- Directions for this task:
Copy out the listing that follows, exactly, without its pictures.

───── Dataset

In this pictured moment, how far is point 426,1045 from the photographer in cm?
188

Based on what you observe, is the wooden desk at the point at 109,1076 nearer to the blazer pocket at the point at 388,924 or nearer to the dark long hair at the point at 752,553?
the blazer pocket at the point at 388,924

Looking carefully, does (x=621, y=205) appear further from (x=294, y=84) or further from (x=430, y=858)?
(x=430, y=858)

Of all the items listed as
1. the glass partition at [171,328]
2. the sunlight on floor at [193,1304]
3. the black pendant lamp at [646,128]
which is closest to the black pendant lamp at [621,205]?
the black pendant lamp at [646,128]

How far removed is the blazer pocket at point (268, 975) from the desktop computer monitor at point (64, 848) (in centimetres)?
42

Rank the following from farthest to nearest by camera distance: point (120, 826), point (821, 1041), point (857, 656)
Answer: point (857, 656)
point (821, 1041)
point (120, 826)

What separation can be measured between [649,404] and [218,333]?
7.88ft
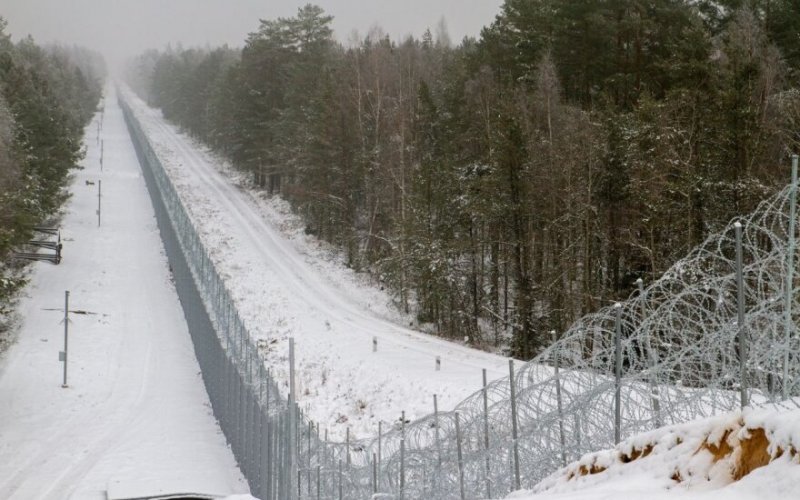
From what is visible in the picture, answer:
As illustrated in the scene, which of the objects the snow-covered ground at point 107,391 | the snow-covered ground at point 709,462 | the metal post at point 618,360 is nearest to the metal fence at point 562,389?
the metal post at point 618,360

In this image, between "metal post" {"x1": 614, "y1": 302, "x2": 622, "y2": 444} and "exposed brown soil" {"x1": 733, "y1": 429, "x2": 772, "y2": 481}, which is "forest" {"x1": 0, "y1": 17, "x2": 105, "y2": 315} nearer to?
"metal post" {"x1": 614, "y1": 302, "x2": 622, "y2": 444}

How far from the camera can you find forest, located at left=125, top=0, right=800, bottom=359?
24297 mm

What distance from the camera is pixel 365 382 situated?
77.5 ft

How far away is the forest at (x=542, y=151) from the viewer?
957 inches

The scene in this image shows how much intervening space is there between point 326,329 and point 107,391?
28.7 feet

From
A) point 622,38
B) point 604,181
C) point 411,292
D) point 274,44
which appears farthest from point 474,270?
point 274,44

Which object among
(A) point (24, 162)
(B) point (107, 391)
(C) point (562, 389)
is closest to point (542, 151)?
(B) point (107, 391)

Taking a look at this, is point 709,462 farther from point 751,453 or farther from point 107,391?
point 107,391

──────────

- Exercise response:
In this pictured moment, how far is point 426,1045 from the photographer in cm?
188

Based on what you observe, is the wooden desk at the point at 109,1076 nearer to the blazer pocket at the point at 388,924 or nearer to the dark long hair at the point at 752,553?
the blazer pocket at the point at 388,924

Looking carefully, does (x=621, y=205) appear further from (x=294, y=84) or further from (x=430, y=858)?
(x=430, y=858)

Of all the items listed as
1. the glass partition at [171,328]
2. the sunlight on floor at [193,1304]
3. the black pendant lamp at [646,128]
which is closest to the black pendant lamp at [621,205]?
the black pendant lamp at [646,128]

How far removed is the blazer pocket at point (268, 975) from the desktop computer monitor at point (64, 848) (in centimetres)?
42

Rank the following from farthest to nearest by camera distance: point (120, 826), point (821, 1041), point (857, 656)
Answer: point (857, 656)
point (821, 1041)
point (120, 826)

What separation can be measured between [649,404] and [218,333]?
7.88ft
From what is visible in the picture, answer:
As illustrated in the scene, which of the objects the snow-covered ground at point 107,391 | the snow-covered ground at point 709,462 | the metal post at point 618,360 is nearest to the metal fence at point 562,389?
the metal post at point 618,360

In this image, between "metal post" {"x1": 614, "y1": 302, "x2": 622, "y2": 444} and "exposed brown soil" {"x1": 733, "y1": 429, "x2": 772, "y2": 481}, which is "forest" {"x1": 0, "y1": 17, "x2": 105, "y2": 315} nearer to?
"metal post" {"x1": 614, "y1": 302, "x2": 622, "y2": 444}

How far from the camera can you find forest, located at left=125, top=0, right=800, bottom=359?
24297 mm

What distance from the camera is pixel 365 382 situated?
77.5 ft

How far away is the forest at (x=542, y=151) from the viewer?
957 inches

The scene in this image shows how much intervening space is there between point 326,329 and point 107,391?
28.7 feet

From
A) point 622,38
B) point 604,181
C) point 411,292
D) point 274,44
which appears farthest from point 474,270?
point 274,44

Which object among
(A) point (24, 162)
(B) point (107, 391)
(C) point (562, 389)
is closest to point (542, 151)?
(B) point (107, 391)

Taking a look at this, is point 709,462 farther from point 751,453 or farther from point 107,391?
point 107,391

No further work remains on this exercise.